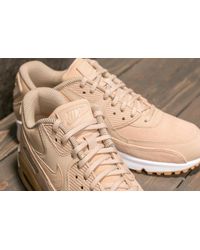 Nike Suede W Air Max 90 Se Mushroom Mushroom Lyst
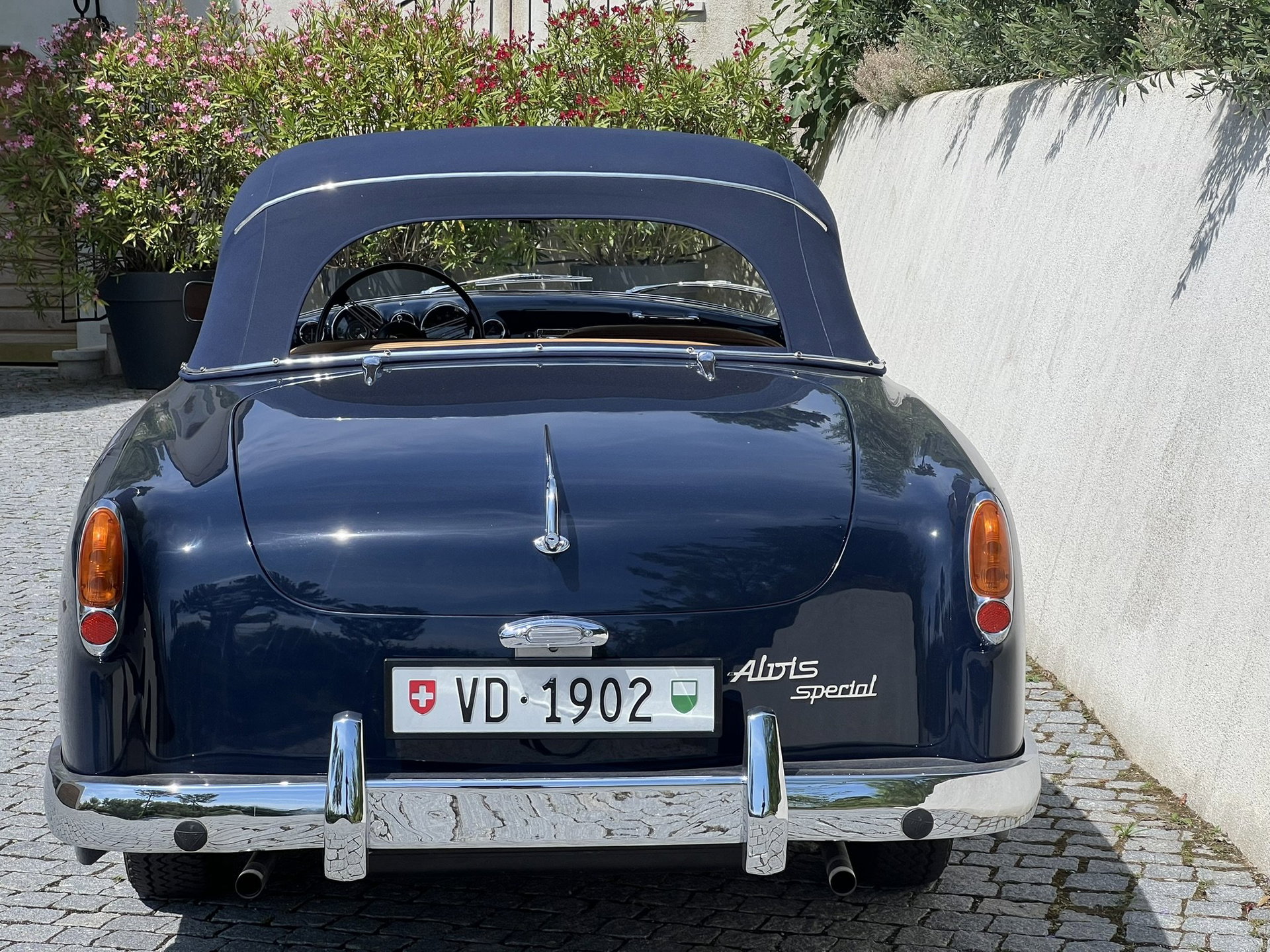 1958 Alvis TC 108 - Graber TC108/G - CABRIOLET, foto 5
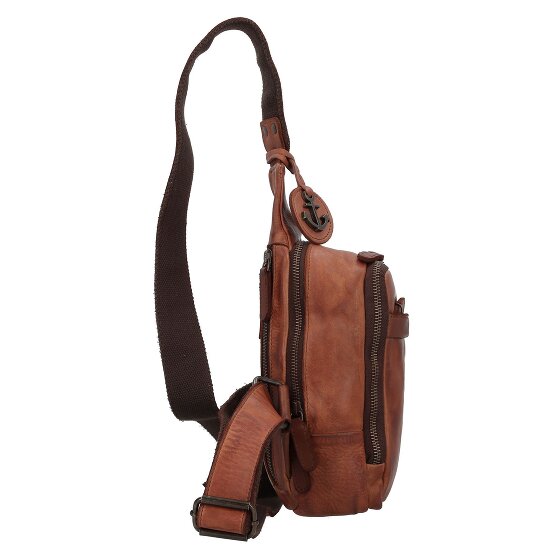 Harbour 2nd Urban Poets Shoulder bag Genuine Leather 18 cm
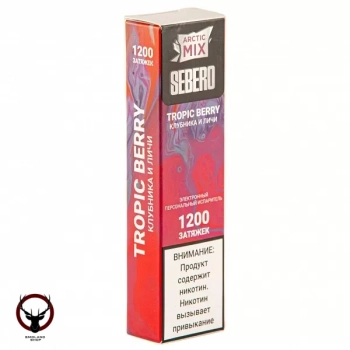 SEBERO Arctic Mix Tropic Berry (1200 затяжек) МРК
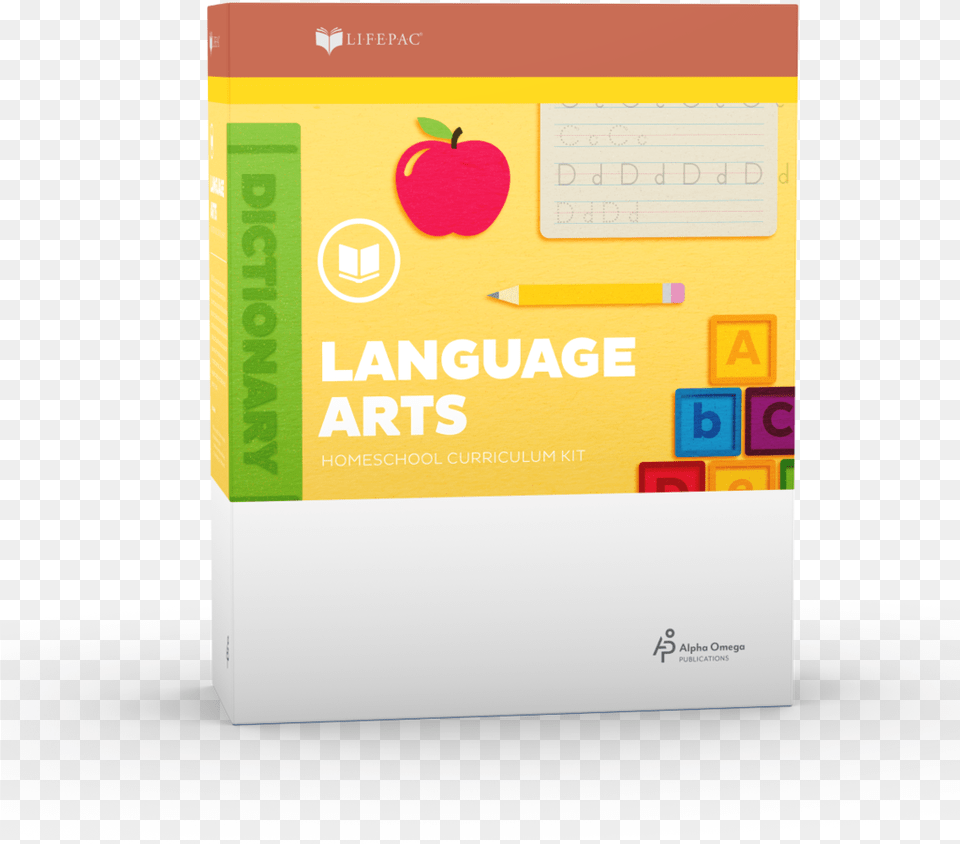 Alpha Omega Kindergarten Lifepac Language Arts Lifepac Language Arts Grade, Advertisement, Poster Free Png Download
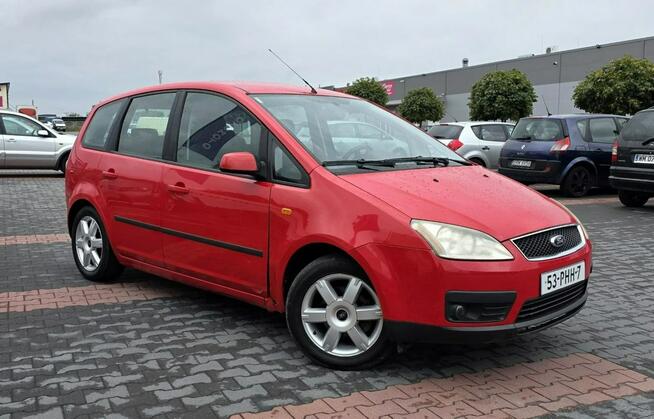 Ford C-Max 1.6 16V 100 koni Klimatyzacja możliwa ZAMIANA Rawa Mazowiecka - zdjęcie 2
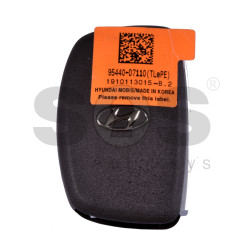 OEM Smart Key for Hyundai  2020+ Buttons:4 / Frequency: 433MHz / Transponder: NCF295/HITAG 3 / Blade signature:HY22 / Part No:95440-D7110	/ Keyless Go / Automatic Start 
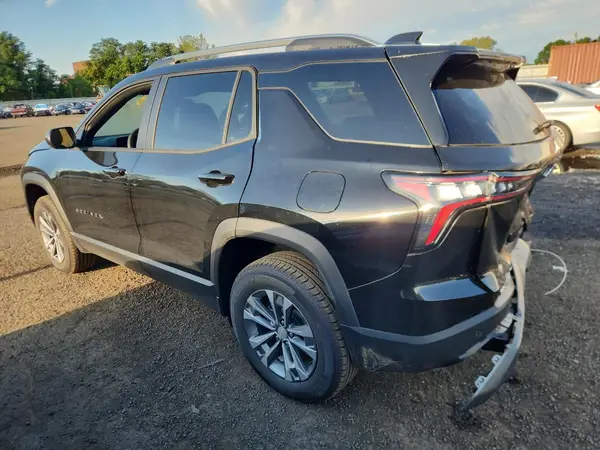 3GNAXPEGXSL251734 2025 CHEVROLET EQUINOX - Image 2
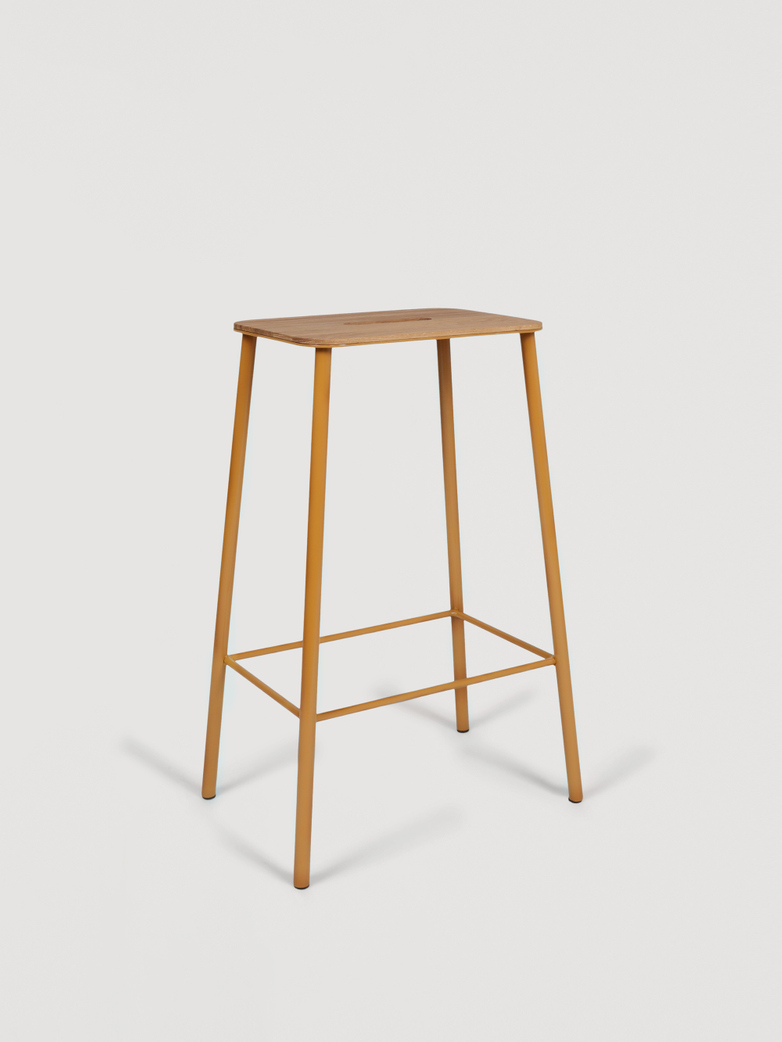 Adam Stool Oak - Burnt Ochre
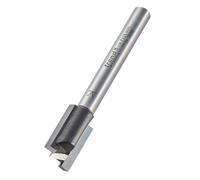 Trend Trade Straight Two Flute Router Cutter, 1/4 Inch Shank, 12mm Cut Diameter, Tungsten Carbide Tipped, TR12X1/4TC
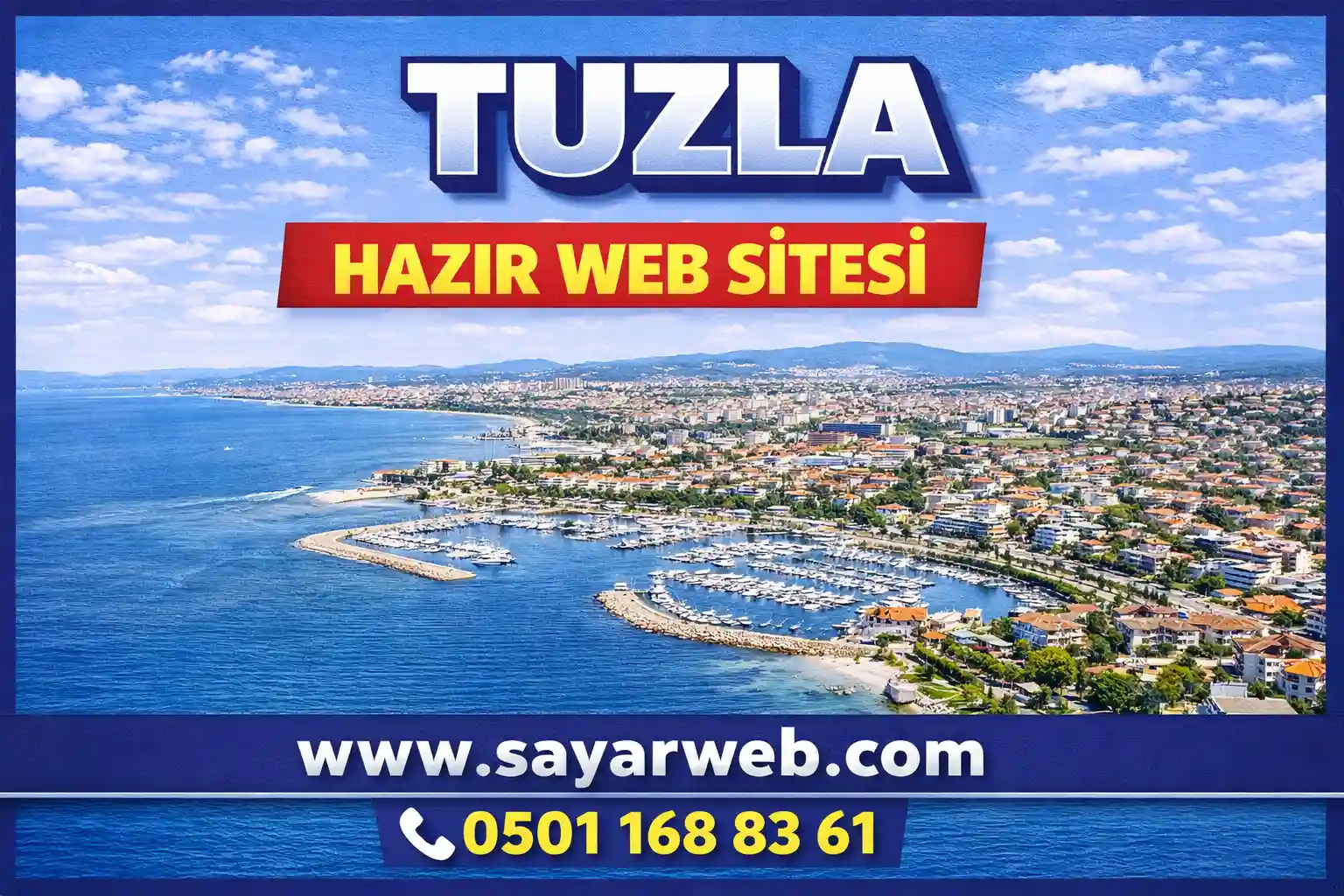 Tuzla Hazır Web Sitesi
▬▬▬▬▬▬▬▬▬▬
● Brief
Copy every line of the data above verbatim, omitting the pictures.

● Result of the task
 Nike Suede W Air Max 90 Se Mushroom Mushroom Lyst
 1958 Alvis TC 108 - Graber TC108/G - CABRIOLET, foto 5
 Harbour 2nd Urban Poets Shoulder bag Genuine Leather 18 cm
 SEBERO Arctic Mix Tropic Berry (1200 затяжек) МРК
 Alpha Omega Kindergarten Lifepac Language Arts Lifepac Language Arts Grade, Advertisement, Poster Free Png Download
 Ford C-Max 1.6 16V 100 koni Klimatyzacja możliwa ZAMIANA Rawa Mazowiecka - zdjęcie 2
 OEM Smart Key for Hyundai  2020+ Buttons:4 / Frequency: 433MHz / Transponder: NCF295/HITAG 3 / Blade signature:HY22 / Part No:95440-D7110	/ Keyless Go / Automatic Start 
 3GNAXPEGXSL251734 2025 CHEVROLET EQUINOX - Image 2
 Adam Stool Oak - Burnt Ochre
 Trend Trade Straight Two Flute Router Cutter, 1/4 Inch Shank, 12mm Cut Diameter, Tungsten Carbide Tipped, TR12X1/4TC
 Tuzla Hazır Web Sitesi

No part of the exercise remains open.